* _Data provided_
.....

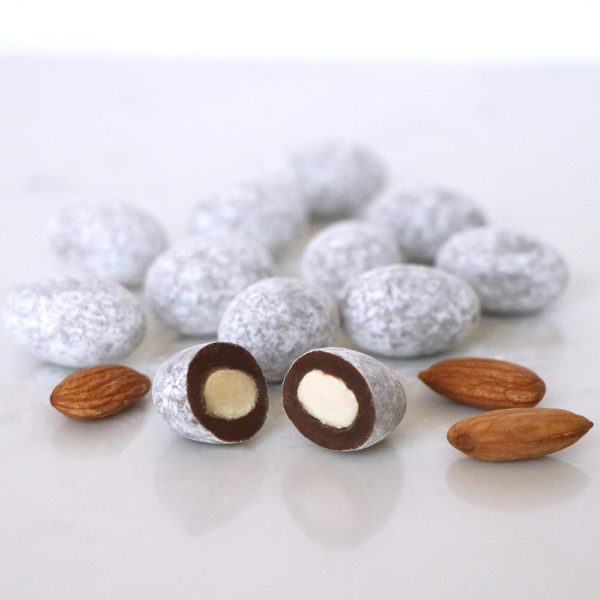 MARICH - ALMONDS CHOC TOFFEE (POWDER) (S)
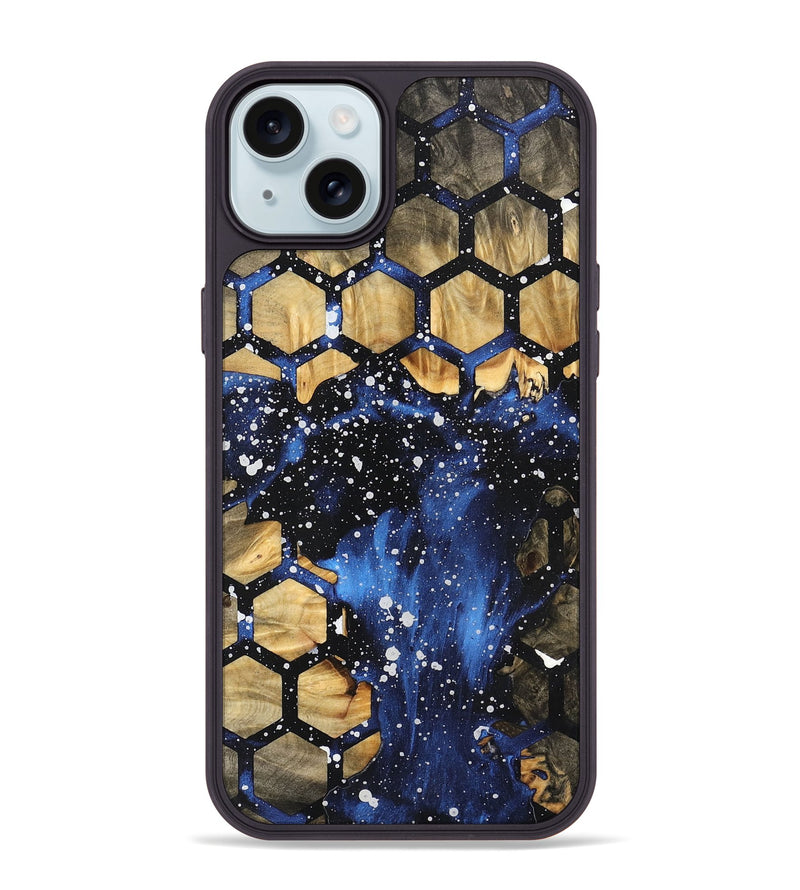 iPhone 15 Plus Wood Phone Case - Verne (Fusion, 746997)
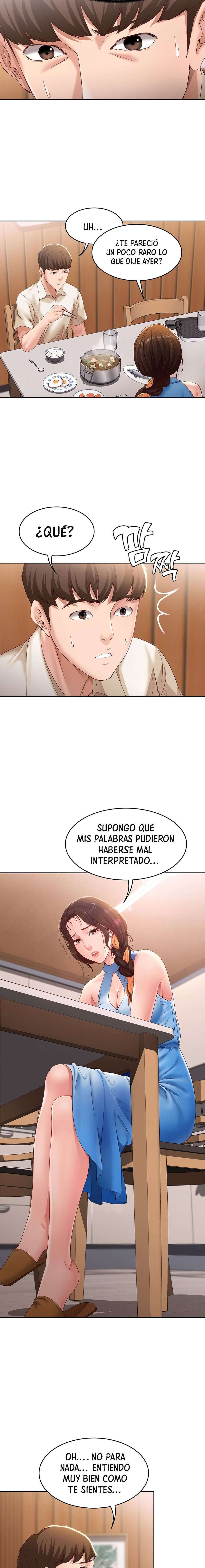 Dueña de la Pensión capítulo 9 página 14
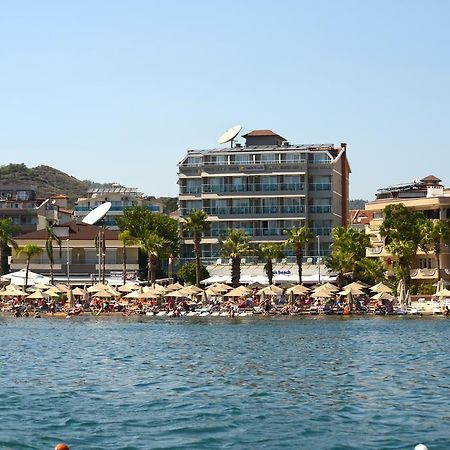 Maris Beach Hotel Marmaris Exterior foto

.....

Please reproduce all the material exactly. Pictures stay out of the copy.

 MARICH - ALMONDS CHOC TOFFEE (POWDER) (S)
 iPhone 15 Plus Wood Phone Case - Verne (Fusion, 746997)
 Dueña de la Pensión capítulo 9 página 14
 Maris Beach Hotel Marmaris Exterior foto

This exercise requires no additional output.